- [Excerpted passage]
══════
Sunday, December 16, 2007

Xmas Bird Count 2007

December has been a snowy month and the temperature has stayed below freezing the whole half month. Perhaps that accounts for the poor birding that was had by all in the area... as well as the snow and wind that was prevalent on the Sunday the 16th of the count. There were a lot of the regular chickadee, nuthatch and woodpecker occupants at the feeding station but when Muir and i went down to the Pilgrim river in the snowstorm, we only saw a lone bald eagle and a couple of chickadees. The eagle was flying with regular wing beats along the Pilgrim River course and was then gone. Nothing else was moving as we snowshoed a round-about course through gullies and woods. Noticed that Aholas have added a new plywood enclosed deer stand to their farm complete with a Cabela's timed feeder that meters out a bit of corn each day as bait. I wondered if the fat spike buck that I've seen eating apples by the garden goes there to feed.
After our snowshoe cruise Lynn, Muir and I drove over to Nara Nature Trails and snowshoed down the boardwalks and across the ice a couple of times and out to Princess point and around the sewage plant and then back to the car without seeing anything living nor even tracks... except at Pilgrim Terrace there was a man and his dog out for a walk.
══════
- [Provided data]
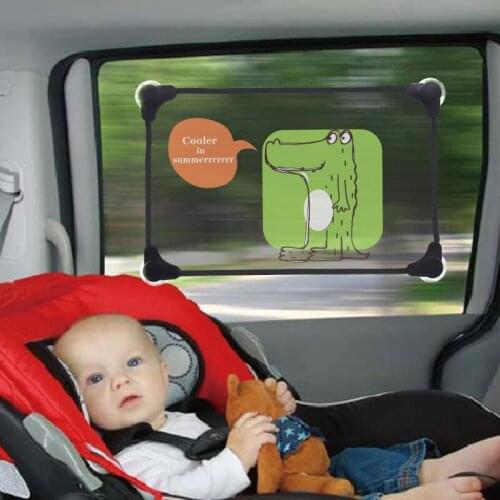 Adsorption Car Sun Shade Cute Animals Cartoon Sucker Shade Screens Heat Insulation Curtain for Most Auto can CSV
══════
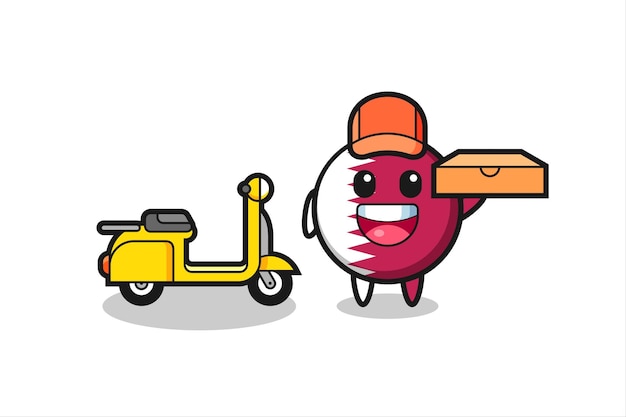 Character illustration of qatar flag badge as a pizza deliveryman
══════
- [Work instructions]
• A. In the Christmas bird count post, what had been added to the new plywood deer stand on the Aholas' farm?
• B. Reproduce the passage of the Christmas bird count post that begins with the words "After our snowshoe" and ends with "for a walk.", substituting "footpaths" for "boardwalks".

- [Solutions]
• A. A Cabela's timed feeder that meters out a bit of corn each day as bait.

• B.
After our snowshoe cruise Lynn, Muir and I drove over to Nara Nature Trails and snowshoed down the footpaths and across the ice a couple of times and out to Princess point and around the sewage plant and then back to the car without seeing anything living nor even tracks... except at Pilgrim Terrace there was a man and his dog out for a walk.